Notably, the study suggested novel high‐ranked factors in fracture prediction. First, the subjective arthralgia score was ranked as the fourth most essential feature in the fracture prediction model, which was higher than the lumbar TBS score. Also, patients who have had fractures showed a significantly higher subjective arthralgia score than those who did not. The associations of arthralgia with fracture have not been well‐studied, but there has been speculation that there are links between pain neuropeptides and the pathological process of osteoporosis and bone remodeling.25 A recent study reported that participants with chronic arthralgia were likely to be diagnosed with spinal osteoporosis with a relative risk ratio of 4.12.26 Previous studies have shown that the treatment of osteoporosis alleviated arthralgia in patients with osteoporosis, as well as reduced bone resorption and improved BMD.27, 28, 29 This is hard to validate in this study because our cohort did not include bone turnover markers; further investigation is needed to clarify the issue. It could also be possible that the participants with arthralgia are more likely to fall because of the pain itself.30 As expected, participants with osteoarthritis complained of more severe arthralgia than those without osteoarthritis (arthralgia score 2.92 ± 2.76 in patients with arthritis [n = 173], 1.43 ± 3.05 in patients without arthritis, p < 0.001). The osteoarthritis may also predispose the sarcopenia and risk of falls,31 whereas it may not be in the top variables for predicting fracture because of the collinearity with the arthralgia score. The degree of the arthralgia may have a predictive value for fracture as well for this study, and it could be used as an early marker for increased bone resorption and fractures.

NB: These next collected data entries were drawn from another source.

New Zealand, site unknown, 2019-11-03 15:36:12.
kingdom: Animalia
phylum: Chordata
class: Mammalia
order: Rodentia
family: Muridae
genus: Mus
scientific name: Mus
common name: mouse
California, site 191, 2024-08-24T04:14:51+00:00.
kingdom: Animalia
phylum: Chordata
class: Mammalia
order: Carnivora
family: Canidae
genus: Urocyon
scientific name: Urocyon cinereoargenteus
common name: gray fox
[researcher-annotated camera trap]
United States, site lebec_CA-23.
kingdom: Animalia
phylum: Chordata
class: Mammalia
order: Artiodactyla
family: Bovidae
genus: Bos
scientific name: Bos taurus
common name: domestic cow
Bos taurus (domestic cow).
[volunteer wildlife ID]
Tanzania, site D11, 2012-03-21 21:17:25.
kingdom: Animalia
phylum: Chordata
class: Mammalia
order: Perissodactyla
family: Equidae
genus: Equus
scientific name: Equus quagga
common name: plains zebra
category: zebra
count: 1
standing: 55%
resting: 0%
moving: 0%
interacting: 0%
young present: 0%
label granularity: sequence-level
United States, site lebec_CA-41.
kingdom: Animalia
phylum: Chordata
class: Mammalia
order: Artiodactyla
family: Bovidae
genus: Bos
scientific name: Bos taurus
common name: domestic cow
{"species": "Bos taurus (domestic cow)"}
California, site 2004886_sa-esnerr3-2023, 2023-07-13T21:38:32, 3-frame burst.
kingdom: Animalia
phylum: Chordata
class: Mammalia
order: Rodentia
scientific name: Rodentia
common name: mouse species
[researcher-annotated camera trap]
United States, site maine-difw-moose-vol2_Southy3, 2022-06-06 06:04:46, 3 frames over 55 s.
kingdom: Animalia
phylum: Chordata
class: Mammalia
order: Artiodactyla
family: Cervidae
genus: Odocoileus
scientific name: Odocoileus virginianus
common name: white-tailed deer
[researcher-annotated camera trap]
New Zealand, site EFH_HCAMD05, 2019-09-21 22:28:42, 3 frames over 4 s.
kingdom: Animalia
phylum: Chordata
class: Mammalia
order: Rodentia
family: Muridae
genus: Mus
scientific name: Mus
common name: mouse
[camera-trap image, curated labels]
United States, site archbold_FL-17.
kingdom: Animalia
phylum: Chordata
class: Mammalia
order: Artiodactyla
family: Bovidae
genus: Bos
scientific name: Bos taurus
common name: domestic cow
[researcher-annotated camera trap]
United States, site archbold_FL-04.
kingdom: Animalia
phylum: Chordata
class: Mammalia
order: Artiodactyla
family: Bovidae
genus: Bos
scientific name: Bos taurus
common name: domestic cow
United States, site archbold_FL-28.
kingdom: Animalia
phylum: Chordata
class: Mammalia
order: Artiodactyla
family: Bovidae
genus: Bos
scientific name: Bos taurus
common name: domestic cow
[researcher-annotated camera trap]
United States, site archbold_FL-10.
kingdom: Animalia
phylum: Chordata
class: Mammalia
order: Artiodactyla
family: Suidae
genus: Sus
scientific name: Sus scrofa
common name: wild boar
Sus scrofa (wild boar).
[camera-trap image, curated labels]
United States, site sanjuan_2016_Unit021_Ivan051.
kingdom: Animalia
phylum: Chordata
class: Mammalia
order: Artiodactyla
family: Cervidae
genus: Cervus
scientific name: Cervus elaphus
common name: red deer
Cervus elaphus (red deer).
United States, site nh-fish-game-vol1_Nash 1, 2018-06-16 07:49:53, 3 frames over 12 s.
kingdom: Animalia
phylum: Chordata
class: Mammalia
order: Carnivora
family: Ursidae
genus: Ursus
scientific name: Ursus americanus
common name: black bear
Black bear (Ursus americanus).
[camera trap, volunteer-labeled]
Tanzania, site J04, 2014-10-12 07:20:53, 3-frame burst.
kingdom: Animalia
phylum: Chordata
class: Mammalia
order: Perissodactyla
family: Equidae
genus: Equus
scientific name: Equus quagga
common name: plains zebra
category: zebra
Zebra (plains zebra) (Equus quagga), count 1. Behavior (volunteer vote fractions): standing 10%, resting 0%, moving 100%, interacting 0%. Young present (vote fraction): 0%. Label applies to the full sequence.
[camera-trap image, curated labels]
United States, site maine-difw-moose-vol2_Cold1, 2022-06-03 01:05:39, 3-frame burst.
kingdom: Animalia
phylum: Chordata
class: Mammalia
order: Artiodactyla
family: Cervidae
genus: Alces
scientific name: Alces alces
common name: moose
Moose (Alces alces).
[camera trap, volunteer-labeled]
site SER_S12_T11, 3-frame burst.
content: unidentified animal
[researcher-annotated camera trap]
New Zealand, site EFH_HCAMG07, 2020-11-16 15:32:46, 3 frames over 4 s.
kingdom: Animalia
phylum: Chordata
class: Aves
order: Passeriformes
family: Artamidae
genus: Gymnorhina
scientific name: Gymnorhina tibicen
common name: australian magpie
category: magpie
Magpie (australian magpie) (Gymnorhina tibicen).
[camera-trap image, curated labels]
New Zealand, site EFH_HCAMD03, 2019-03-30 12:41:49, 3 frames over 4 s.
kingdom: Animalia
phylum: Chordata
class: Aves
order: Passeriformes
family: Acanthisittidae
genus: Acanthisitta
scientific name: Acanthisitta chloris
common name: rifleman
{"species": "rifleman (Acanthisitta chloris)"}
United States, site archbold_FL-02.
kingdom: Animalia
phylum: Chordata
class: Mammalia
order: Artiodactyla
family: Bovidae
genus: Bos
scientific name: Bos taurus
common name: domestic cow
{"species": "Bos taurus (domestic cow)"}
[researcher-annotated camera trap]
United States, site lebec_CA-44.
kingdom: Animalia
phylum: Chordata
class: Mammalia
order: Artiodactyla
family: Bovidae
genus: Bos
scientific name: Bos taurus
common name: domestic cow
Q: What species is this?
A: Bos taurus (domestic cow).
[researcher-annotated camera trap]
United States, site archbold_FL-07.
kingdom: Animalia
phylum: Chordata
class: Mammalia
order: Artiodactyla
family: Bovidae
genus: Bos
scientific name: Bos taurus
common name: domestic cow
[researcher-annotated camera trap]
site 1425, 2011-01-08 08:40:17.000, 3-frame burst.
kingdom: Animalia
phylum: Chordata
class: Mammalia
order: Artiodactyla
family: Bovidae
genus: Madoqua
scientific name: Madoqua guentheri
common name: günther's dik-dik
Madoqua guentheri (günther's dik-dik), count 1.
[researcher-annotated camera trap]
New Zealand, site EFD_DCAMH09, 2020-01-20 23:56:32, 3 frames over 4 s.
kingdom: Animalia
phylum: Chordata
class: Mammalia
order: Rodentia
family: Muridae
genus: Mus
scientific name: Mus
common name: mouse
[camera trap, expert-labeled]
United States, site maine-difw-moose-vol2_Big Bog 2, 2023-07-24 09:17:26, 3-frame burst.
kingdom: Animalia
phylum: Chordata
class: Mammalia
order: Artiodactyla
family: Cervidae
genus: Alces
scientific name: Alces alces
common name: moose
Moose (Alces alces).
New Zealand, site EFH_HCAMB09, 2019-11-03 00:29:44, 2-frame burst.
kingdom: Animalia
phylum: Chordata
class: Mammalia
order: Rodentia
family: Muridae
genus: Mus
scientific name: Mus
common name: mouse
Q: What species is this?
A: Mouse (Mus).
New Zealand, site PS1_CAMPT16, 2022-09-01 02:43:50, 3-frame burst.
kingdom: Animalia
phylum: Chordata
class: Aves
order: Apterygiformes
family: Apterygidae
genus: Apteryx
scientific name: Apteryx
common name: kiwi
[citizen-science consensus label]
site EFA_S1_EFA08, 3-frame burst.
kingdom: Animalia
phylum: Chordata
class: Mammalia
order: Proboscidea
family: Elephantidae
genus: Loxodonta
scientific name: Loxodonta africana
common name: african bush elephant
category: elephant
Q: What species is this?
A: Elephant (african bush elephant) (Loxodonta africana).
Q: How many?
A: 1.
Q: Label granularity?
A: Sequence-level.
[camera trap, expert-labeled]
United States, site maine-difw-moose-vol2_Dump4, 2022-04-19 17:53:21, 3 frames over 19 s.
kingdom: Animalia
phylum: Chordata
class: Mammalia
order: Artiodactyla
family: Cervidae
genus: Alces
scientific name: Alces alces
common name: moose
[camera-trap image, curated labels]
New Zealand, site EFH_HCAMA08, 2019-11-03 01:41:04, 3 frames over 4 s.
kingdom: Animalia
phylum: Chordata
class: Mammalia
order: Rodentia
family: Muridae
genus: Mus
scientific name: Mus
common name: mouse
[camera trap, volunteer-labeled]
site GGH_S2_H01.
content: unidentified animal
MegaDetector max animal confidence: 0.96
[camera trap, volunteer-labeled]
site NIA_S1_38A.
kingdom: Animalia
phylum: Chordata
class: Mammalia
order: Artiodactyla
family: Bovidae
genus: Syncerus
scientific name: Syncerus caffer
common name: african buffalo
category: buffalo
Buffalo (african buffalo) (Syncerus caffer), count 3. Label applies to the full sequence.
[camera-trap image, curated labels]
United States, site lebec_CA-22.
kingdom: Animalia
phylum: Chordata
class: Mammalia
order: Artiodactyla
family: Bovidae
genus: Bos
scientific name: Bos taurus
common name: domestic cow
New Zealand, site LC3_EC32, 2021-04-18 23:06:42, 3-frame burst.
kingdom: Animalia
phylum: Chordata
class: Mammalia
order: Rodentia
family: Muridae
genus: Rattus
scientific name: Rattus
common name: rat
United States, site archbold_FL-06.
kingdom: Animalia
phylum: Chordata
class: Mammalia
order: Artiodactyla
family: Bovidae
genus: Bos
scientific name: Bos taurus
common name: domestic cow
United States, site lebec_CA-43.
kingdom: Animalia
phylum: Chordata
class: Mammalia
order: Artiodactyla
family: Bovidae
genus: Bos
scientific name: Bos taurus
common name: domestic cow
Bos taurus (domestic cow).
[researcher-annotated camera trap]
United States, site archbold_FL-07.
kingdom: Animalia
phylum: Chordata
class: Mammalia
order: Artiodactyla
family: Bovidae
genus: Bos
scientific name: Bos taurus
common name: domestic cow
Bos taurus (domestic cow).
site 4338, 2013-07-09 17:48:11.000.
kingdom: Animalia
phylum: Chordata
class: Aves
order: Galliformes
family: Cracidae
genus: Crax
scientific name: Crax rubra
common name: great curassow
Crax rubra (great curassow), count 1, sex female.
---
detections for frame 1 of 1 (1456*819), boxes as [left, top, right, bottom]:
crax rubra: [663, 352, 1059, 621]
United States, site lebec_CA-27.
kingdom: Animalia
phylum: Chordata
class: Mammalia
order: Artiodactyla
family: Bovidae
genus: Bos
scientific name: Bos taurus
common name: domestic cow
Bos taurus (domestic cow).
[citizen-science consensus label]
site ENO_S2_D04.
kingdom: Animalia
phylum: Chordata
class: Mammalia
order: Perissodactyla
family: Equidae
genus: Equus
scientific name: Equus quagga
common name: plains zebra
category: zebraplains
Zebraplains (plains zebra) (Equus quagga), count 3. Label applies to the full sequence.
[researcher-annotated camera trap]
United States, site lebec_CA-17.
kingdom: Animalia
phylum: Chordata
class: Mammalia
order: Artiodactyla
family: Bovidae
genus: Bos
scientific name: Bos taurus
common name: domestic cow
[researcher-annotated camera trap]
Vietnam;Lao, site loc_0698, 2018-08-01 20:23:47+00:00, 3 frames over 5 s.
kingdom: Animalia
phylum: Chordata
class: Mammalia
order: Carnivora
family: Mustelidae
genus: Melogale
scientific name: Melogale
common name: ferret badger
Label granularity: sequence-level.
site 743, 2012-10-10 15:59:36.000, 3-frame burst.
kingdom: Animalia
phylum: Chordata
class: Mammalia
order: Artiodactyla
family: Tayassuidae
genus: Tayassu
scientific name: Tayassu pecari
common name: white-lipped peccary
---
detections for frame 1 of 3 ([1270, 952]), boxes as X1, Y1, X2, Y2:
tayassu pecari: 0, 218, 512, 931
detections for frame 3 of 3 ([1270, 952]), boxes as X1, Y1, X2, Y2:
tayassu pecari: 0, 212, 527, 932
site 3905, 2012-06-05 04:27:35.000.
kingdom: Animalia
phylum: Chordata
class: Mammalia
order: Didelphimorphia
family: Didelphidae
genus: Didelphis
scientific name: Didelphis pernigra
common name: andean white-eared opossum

Hyperhomocysteinemia was also a highly ranked predictive factor for osteoporosis in this study. Mildly elevated plasma level of homocysteine is a common condition, and it is reported to be associated with an increased risk of fractures.32, 33 In this study, it is notable that homocysteine is highly ranked, higher than conventional risk factors such as age, body weight, and lumbar TBS score. Homocysteinemia is known to be related to the disturbance of collagen linking of the bone by reacting with aldehyde to form a stable thiazide ring in the collagen‐linking process.34 In patients with homocystinuria, which implicates a high circulating level of homocysteine, a lower amount of collagen‐linking was found than in normal participants.35 However, it was also reported that a low estradiol level was associated with high homocysteine levels.36 Also, low serum creatinine as a high ranked predictive factor implies that serum creatinine could be used as an indicator of low muscle mass to predict fracture. As serum creatinine more strongly correlates with lean mass than with total body weight,37 low serum creatinine in elderly patients could represent low muscle mass. It could be an easily accessible method in clinical practice to reflect muscle mass, especially in an older population.
In this study, the machine‐learning model showed a similar or better performance than the FRAX method for fracture prediction. FRAX is a widely accepted, excellent tool not just to calculate the 10‐year risk of fracture, but it also includes parameters that can be reversed with treatment. Therefore, improving the model with a machine‐learning method is clinically meaningful. The performance of the FRAX model in the study was similar to previous reports.38, 39 Nevertheless, the performance of the machine‐learning model, especially in predicting hip fracture, was significantly better than that of FRAX, but not in predicting vertebral fractures. It could be because the onset of a hip fracture is relatively accurate, whereas the onset of a vertebral fracture is less accurate because of the nature of the fracture. Although we tried to overcome this limitation by finding vertebral fractures in X‐rays, there is the possibility that the onset time of the vertebral fracture might not be punctual. Therefore, the model is more suitable for the prediction of total fractures or hip fractures in particular than for the prediction of vertebral fractures. Also, FRAX may not be a fair model for the comparison because of the various follow‐up periods in the study, considering that the FRAX was initially designed to predict a 10‐year risk. Therefore, the interpretation of the performances could be somewhat different as the FRAX might be underestimated because of the design of the cohort, but still have excellent performance. It could imply that the machine‐learning model may have its main strength in finding novel prediction markers with acceptable performance.
Furthermore, models with the top‐20 variables showed a noninferior performance. This result could be because the few main variables led to the performance of the model, whereas the remaining variables did not have substantial roles because of the collinearity. The phenomenon can also be seen in other studies. In one recent study predicting cardiovascular events using machine learning, a model with top‐20 variables was also used and showed excellent performance compared with a model with all variables.5 In addition, as the top variables mostly contributed to the model, it was shown that a model with only nine variables (forwardly selected) had better performance than a model with all variables. Besides, the model with few variables makes it more practical in the clinical field to validate in other cohorts.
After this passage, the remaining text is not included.